▶ Exercise prompt
According to the article on natural gas, by how much has US natural gas consumption increased since 2006?

▶ Text block
And All that Gas
Robert is a member of The Motley Fool Blog Network -- entries represent the personal opinion of the blogger and are not formally edited.
No question, there is money to be made in natural gas. The US Energy Information Administration (USEIA) reports that the United States imports over four billion barrels of oil a year. Of the top 15 countries that export oil to the US, most don't like us. Our number one supplier is Canada, and after the controversial US-Canadian women's soccer game played during the recent Olympics, I'm not sure the Canadians like us, either. Since 2006, oil imports have declined slightly and the trend is for further decline. The recession certainly has played a role in that decline but the rise in natural gas consumption in the US over the same time likely contributed, too. Since 2006, US natural gas consumption has increased more than 10%. At the same time, natural gas imports, for example from Canada and Mexico, have declined.
One of the driving forces behind the increase in natural gas use is the increase in domestic production, in particular production from shale via hydraulic fracturing ("fracking"). As the chart below shows, while natural gas production in the Gulf of Mexico has declined since 2001 and is projected to continue declining, gas production from shale has risen and should continue to do so.
This trend away from oil and to natural gas is good news for the US. For years we've heard warnings about our dependency on foreign oil and how our foreign policy and economy are vulnerable to upheavals in the Middle East. With a transition to natural gas, national energy supply is increasingly domestic and with that, increased jobs and tax revenue. The threat of oil shocks as experienced in the 1970's aren't as intimidating. For consumers, the rise in natural gas production has led to a decline in price. Slowly, more vehicles, particularly fleet vehicles, are running on natural gas. By one industry estimate, 3% of all natural gas is burned in vehicles. Lastly, utilities generating electricity with natural gas has been credited by the USEIA with a decline of CO2 emissions in the US.

[Stored data entries]
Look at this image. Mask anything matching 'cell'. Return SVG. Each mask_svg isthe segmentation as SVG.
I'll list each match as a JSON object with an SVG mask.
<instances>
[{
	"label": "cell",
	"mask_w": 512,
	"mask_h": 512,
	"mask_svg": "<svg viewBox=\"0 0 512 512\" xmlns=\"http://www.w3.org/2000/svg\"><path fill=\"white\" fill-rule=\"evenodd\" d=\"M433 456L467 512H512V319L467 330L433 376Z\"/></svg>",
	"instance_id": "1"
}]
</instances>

▶ Right answer
More than 10%.